Born to a lawyer-politician in Allahabad, British India, Jawaharlal Nehru was the first prime minister of independent India from 1947 to 1964. He was educated in England at Trinity College, Cambridge and studied law at the Inner Temple in London. After returning to India in 1912 to practice law, Nehru became active in Gandhi’s civil disobedience campaigns and joined the Indian National Congress. He succeeded Gandhi as president of the Congress party in 1928. Arrested repeatedly for civil disobedience, he spent more than 9 years in jail. As prime minister, Nehru implemented socialist economic reforms and began industrialization. He also served as foreign minister, steering a course of non-alignment in international affairs. His daughter Indira Gandhi became prime minister of India following her father’s death. Dr. King, inspired by Nehru’s leadership, sent him an inscribed copy of Stride Toward Freedom. They met during King’s February 1959 trip to India.

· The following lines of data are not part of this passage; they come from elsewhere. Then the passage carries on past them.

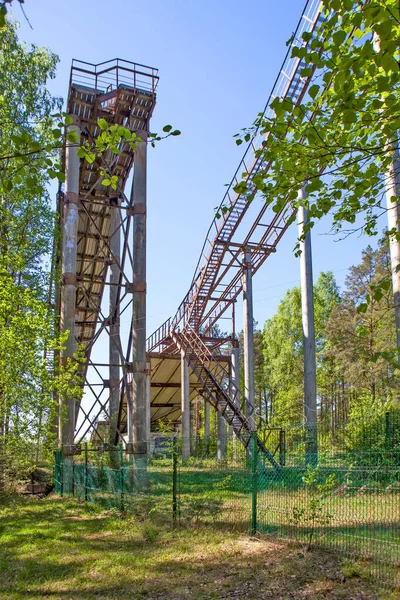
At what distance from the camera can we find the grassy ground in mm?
6312

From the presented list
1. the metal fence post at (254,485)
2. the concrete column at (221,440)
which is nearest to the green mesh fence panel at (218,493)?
the metal fence post at (254,485)

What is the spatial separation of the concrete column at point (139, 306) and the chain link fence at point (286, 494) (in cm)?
204

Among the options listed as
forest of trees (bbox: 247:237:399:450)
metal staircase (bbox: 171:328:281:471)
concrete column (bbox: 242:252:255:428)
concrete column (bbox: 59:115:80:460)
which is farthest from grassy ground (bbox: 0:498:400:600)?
forest of trees (bbox: 247:237:399:450)

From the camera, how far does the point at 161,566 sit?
7496 mm

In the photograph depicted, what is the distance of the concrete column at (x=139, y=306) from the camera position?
15.8m

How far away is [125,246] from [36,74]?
1013 centimetres

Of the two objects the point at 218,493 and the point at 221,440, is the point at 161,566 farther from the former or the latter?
the point at 221,440

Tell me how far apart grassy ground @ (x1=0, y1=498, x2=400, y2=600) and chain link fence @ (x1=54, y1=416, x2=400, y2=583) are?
1.11 ft

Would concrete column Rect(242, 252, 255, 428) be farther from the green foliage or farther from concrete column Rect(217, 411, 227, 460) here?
the green foliage

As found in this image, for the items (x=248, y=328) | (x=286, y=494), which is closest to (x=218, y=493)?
(x=286, y=494)

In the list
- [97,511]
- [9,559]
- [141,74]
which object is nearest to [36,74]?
[141,74]

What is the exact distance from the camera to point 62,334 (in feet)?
47.4

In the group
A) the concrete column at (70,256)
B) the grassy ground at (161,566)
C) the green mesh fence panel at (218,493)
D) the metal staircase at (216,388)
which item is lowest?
the grassy ground at (161,566)

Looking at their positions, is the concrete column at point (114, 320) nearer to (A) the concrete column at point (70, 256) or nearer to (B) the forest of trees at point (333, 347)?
(A) the concrete column at point (70, 256)
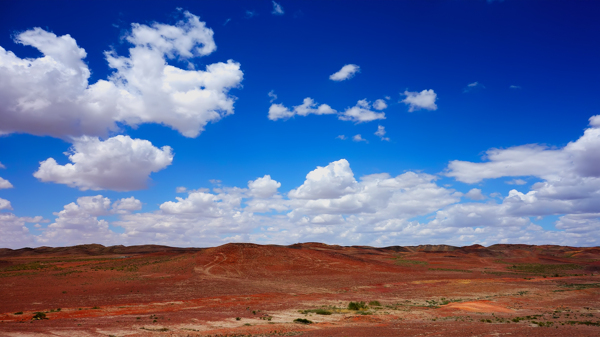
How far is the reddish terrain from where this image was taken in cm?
2148

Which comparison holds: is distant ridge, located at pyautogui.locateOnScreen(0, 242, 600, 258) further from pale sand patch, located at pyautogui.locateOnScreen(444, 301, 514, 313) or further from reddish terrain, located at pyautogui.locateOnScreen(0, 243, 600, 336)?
pale sand patch, located at pyautogui.locateOnScreen(444, 301, 514, 313)

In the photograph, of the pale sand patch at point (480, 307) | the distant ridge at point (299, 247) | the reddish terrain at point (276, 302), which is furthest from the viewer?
the distant ridge at point (299, 247)

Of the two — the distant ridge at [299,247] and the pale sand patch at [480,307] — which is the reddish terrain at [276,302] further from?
the distant ridge at [299,247]

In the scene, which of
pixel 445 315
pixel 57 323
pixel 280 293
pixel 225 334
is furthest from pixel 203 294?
pixel 445 315

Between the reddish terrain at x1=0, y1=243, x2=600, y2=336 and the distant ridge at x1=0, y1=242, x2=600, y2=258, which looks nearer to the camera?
the reddish terrain at x1=0, y1=243, x2=600, y2=336

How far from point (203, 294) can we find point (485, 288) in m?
33.8

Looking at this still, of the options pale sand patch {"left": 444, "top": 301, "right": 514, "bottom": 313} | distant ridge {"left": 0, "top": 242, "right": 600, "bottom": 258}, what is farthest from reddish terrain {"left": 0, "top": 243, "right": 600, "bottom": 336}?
distant ridge {"left": 0, "top": 242, "right": 600, "bottom": 258}

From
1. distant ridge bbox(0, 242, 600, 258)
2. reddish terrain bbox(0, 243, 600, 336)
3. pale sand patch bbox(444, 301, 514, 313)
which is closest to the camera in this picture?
reddish terrain bbox(0, 243, 600, 336)

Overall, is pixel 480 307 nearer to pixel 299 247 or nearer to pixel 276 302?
pixel 276 302

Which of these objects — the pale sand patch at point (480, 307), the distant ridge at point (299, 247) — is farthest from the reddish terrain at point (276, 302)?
the distant ridge at point (299, 247)

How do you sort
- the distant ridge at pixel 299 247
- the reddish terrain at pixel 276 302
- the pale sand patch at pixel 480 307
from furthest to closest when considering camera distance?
the distant ridge at pixel 299 247 → the pale sand patch at pixel 480 307 → the reddish terrain at pixel 276 302

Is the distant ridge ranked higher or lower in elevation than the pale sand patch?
higher

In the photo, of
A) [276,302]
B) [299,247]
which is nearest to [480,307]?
[276,302]

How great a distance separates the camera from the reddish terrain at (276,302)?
2148 centimetres
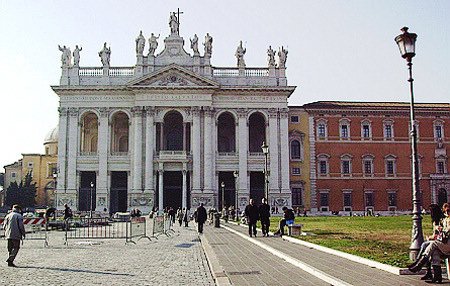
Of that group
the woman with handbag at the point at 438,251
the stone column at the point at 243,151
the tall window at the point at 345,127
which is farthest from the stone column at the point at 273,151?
the woman with handbag at the point at 438,251

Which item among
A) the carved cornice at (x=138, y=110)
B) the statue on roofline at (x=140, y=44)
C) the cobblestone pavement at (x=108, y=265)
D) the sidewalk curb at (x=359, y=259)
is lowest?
the cobblestone pavement at (x=108, y=265)

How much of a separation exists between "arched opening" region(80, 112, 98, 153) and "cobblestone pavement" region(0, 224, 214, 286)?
42357mm

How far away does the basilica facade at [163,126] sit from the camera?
5897 centimetres

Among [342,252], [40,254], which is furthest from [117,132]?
[342,252]

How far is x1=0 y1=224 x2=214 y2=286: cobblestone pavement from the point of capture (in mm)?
12055

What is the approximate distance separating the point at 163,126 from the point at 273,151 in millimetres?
12019

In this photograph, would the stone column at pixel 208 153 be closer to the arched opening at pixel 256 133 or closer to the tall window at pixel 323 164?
the arched opening at pixel 256 133

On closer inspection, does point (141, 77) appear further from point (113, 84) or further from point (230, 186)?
point (230, 186)

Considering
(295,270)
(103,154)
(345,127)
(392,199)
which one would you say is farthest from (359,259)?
(392,199)

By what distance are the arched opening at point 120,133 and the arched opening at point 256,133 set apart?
44.3 ft

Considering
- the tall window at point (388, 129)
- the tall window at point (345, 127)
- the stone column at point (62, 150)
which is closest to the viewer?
the stone column at point (62, 150)

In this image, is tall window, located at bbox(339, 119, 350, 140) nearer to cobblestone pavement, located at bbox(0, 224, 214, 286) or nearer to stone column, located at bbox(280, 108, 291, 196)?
stone column, located at bbox(280, 108, 291, 196)

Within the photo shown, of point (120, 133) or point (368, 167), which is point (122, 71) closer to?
point (120, 133)

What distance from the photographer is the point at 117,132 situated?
6494cm
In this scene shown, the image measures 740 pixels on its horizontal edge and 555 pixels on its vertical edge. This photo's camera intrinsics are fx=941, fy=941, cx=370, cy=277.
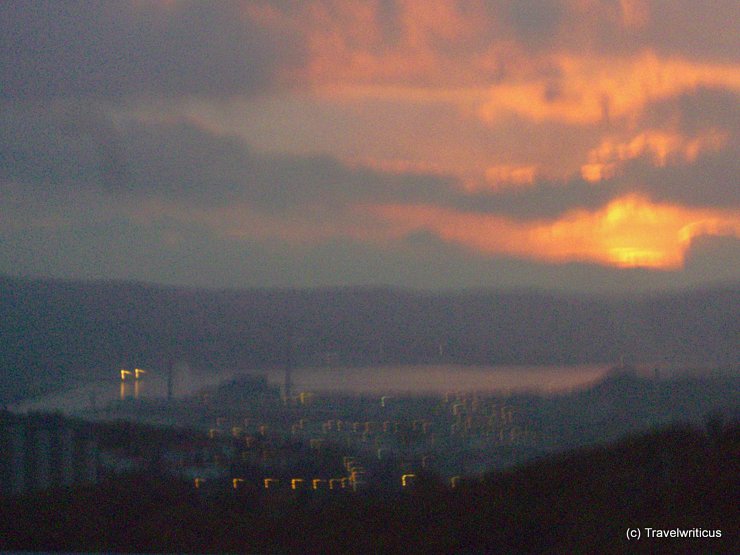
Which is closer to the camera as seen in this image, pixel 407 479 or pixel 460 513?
pixel 460 513

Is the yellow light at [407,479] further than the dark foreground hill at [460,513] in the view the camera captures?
Yes

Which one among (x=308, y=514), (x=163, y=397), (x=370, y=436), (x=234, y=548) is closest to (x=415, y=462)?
(x=370, y=436)

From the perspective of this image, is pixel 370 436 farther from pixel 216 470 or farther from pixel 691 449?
pixel 691 449

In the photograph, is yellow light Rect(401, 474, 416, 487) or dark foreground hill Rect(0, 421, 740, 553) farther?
yellow light Rect(401, 474, 416, 487)

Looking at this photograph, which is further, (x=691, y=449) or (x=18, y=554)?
(x=691, y=449)

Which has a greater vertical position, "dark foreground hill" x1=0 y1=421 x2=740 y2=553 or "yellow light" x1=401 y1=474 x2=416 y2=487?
"yellow light" x1=401 y1=474 x2=416 y2=487

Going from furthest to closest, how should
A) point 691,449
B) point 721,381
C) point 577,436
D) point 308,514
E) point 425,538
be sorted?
point 721,381, point 577,436, point 691,449, point 308,514, point 425,538

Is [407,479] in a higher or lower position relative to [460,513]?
higher

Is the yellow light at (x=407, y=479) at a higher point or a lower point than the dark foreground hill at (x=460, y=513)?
higher
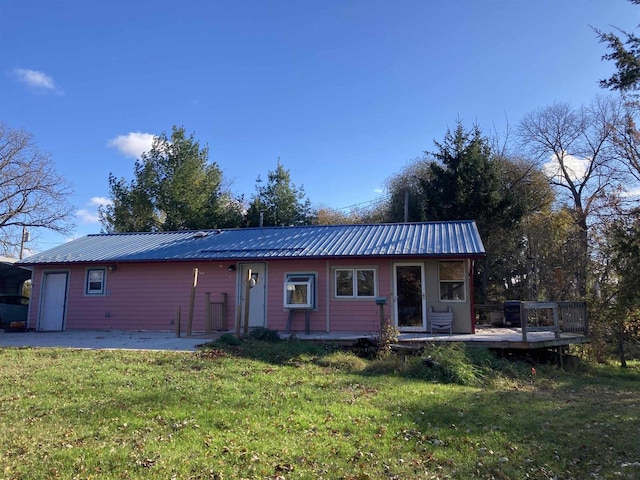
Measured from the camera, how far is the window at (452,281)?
1298 cm

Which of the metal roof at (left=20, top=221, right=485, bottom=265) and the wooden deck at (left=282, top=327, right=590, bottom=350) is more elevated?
the metal roof at (left=20, top=221, right=485, bottom=265)

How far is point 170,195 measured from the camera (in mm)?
28062

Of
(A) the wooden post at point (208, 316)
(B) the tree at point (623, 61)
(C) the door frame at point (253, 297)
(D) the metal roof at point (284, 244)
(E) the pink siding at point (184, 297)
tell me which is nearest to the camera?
(B) the tree at point (623, 61)

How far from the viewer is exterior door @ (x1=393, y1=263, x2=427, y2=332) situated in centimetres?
1309

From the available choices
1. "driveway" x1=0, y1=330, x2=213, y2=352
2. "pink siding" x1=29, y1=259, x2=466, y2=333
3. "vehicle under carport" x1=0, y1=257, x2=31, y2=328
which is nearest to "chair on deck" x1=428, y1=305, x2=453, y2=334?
"pink siding" x1=29, y1=259, x2=466, y2=333

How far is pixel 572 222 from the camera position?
19.2m

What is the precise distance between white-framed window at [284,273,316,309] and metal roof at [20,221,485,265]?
2.64 ft

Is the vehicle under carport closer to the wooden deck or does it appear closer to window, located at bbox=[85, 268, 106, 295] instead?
window, located at bbox=[85, 268, 106, 295]

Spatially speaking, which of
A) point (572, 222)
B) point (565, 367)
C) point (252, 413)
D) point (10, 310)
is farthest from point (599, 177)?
point (10, 310)

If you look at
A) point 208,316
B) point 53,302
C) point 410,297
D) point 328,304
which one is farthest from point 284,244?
point 53,302

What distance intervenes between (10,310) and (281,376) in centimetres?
1523

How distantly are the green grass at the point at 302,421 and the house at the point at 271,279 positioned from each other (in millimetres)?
3983

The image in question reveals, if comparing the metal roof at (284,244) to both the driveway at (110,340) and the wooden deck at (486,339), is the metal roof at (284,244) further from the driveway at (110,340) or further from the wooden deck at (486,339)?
the driveway at (110,340)

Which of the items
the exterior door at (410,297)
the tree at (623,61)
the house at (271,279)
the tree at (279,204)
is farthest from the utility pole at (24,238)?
the tree at (623,61)
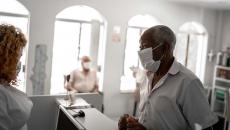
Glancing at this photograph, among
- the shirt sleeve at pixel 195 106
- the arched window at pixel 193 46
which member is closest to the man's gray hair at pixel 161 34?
the shirt sleeve at pixel 195 106

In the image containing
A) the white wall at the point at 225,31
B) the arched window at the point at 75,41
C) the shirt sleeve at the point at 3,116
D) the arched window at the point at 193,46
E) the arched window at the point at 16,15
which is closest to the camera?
the shirt sleeve at the point at 3,116

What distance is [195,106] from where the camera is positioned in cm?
160

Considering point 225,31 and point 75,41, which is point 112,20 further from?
point 225,31

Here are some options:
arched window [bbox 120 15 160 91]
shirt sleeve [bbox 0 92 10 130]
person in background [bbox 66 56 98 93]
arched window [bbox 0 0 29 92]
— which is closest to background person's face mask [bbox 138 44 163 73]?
shirt sleeve [bbox 0 92 10 130]

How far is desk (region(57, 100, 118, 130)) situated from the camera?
7.25ft

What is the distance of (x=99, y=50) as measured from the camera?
222 inches

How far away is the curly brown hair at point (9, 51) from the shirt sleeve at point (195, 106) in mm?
1001

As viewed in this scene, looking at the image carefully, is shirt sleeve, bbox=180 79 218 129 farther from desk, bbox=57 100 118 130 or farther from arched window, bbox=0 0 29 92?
arched window, bbox=0 0 29 92

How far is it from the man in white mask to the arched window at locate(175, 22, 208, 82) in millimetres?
4649

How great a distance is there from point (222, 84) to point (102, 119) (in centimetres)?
480

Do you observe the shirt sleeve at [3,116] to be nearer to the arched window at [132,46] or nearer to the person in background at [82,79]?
the person in background at [82,79]

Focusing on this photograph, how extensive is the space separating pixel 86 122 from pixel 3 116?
0.97 meters

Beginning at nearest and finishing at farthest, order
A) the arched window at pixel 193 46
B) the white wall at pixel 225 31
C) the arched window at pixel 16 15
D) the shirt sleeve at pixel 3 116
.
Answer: the shirt sleeve at pixel 3 116, the arched window at pixel 16 15, the arched window at pixel 193 46, the white wall at pixel 225 31

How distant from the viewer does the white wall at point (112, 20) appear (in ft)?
14.8
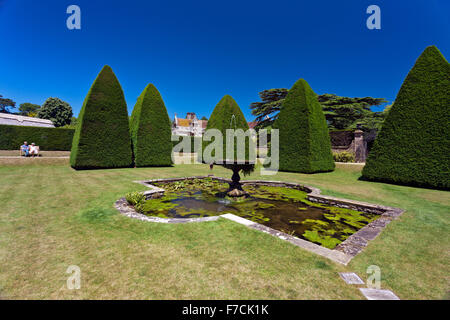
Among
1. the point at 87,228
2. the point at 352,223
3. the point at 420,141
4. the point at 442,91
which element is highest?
the point at 442,91

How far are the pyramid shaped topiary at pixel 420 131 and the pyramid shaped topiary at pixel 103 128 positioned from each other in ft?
55.0

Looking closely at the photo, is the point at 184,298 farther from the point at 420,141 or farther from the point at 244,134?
the point at 420,141

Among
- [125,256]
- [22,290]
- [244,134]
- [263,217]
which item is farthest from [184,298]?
[244,134]

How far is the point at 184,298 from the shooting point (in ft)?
6.74

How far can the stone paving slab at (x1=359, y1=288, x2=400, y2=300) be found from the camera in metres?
2.09

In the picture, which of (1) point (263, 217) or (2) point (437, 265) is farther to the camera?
(1) point (263, 217)

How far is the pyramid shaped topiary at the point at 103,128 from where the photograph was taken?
12.9 metres

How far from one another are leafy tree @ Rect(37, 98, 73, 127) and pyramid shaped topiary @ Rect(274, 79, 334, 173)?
186ft

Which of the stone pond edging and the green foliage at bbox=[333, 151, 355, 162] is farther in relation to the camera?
the green foliage at bbox=[333, 151, 355, 162]

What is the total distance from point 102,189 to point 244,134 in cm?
593

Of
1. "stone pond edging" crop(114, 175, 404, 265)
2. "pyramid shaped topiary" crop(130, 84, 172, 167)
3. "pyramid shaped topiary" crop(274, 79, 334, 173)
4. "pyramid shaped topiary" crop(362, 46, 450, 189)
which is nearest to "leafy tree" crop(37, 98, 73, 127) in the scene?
"pyramid shaped topiary" crop(130, 84, 172, 167)

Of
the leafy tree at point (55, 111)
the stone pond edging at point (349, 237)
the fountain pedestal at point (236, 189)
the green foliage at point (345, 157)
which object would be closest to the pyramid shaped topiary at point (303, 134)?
the green foliage at point (345, 157)

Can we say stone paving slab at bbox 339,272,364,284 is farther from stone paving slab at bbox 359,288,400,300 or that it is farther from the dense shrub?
the dense shrub

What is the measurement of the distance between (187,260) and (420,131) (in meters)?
12.1
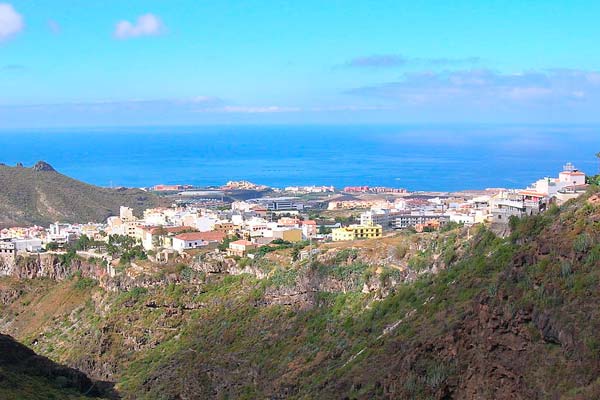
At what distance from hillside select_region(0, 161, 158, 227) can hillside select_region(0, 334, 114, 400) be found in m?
58.7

Associated Archive Content : 10 results

A Tough Mind and a Tender Heart

Dr. King uses Matthew 10:16 as the text for this sermon delivered August 30, 1959 at Dexter Avenue Baptist Church in Montgomery. Soft mindedness, he asserts, makes men gullible, superstitious, and fearful of change and fosters the belief that science and religion are in conflict. It contributes to racial prejudice and is capitalized upon by dictators. But tough mindedness, King says, must be tempered by a compassionate heart. The nonviolent struggle for freedom and justice must combine tough mindedness and tenderness of heart.

Article on Prime Minister Pandit Jawaharlal Nehru

Gandhi Smarak Nidhi: Its Work and Plans Booklet

This booklet contains information on initiatives being brought to fruition by the Gandhi National Memorial Fund. Dr. and Mrs. King appear in a photo on page eight.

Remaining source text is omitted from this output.